De bullshitter doet iets heel anders; hij heeft geen enkele interesse in de waarheid. Wat de bullshitter probeert te verhullen is dat hij noch waarheid noch leugen probeert te slijten. Hij is vooral bezig met zichzelf en hoe over te komen op anderen!

Mijn diepe academische minachting voor epidemiologie komt voort uit het feit dat het lijkt alsof er serieuze pogingen worden ondernomen om de werkelijkheid van ziekten en oorzaken te ontrafelen terwijl methoden en technieken zo abominabel slecht zijn dat dergelijke pogingen feitelijk nooit serieuze inzichten opleveren.

Epidemiologie maakt voornamelijk bang! En angst werkt.

Het treurige is dat velen in het epidemiologisch discours dit wel degelijk weten gezien de bestaande en harde kritiek maar toch studie na studie blijven produceren. Het academisch CV wil ook wat.

Dit is een ernstige zaak die u en ons allen raakt. Immers, u neemt beslissingen op grond van gepresenteerde inzichten die helemaal geen inzichten zijn. Er worden u zekerheden voorgehouden die op geen enkele manier het waard zijn zo te worden gekwalificeerd.

Ik geef u één voorbeeld die u afgelopen donderdag in woord en geschrift gepresenteerd kreeg.

Gegevens.
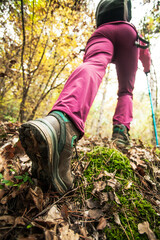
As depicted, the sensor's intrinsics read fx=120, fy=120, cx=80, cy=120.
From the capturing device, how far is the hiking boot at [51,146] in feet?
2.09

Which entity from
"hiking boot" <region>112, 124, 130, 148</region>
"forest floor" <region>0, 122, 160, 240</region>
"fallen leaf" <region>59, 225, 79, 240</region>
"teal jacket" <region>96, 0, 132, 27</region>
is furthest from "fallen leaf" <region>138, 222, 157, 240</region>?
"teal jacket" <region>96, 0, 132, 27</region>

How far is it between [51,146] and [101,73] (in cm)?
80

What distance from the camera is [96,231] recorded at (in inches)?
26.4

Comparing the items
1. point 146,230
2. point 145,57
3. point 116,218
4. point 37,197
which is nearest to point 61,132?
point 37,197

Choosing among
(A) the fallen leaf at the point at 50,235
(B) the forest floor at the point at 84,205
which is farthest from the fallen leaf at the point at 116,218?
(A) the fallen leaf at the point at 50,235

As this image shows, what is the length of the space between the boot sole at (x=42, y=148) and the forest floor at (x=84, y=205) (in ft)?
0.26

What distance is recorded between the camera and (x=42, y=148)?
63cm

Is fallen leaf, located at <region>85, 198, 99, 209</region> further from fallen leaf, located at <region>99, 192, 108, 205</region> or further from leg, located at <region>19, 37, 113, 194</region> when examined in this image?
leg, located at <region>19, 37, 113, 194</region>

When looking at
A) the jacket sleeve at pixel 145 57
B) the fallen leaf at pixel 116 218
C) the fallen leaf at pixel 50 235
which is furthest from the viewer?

---

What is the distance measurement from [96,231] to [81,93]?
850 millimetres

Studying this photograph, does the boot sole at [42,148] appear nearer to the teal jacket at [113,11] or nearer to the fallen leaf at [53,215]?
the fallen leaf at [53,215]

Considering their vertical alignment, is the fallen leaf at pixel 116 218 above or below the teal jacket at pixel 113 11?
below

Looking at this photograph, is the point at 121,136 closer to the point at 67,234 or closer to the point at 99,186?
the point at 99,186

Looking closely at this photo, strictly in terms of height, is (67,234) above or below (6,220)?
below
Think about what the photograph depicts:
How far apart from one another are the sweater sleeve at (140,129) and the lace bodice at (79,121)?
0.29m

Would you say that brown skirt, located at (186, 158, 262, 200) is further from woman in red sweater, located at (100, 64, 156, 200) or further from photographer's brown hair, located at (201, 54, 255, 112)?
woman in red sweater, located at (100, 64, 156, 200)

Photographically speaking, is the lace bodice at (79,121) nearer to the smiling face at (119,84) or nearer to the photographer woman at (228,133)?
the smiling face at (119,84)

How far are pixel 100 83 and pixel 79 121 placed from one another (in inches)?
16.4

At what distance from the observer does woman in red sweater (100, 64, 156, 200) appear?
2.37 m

De opdracht. Geef bij elke bewering aan of die overeenkomt met de tekst over epidemiologie, met ja of nee en de doorslaggevende woorden uit die tekst letterlijk geciteerd. (a) De bullshitter heeft geen enkele belangstelling voor de waarheid. (b) De methoden en technieken van de epidemiologie zijn degelijk. (c) Velen in het epidemiologisch discours zijn niet op de hoogte van de kritiek.

Het antwoord.
(a) Ja: „hij heeft geen enkele interesse in de waarheid”.
(b) Nee: „methoden en technieken zo abominabel slecht zijn”.
(c) Nee: „velen in het epidemiologisch discours dit wel degelijk weten gezien de bestaande en harde kritiek”.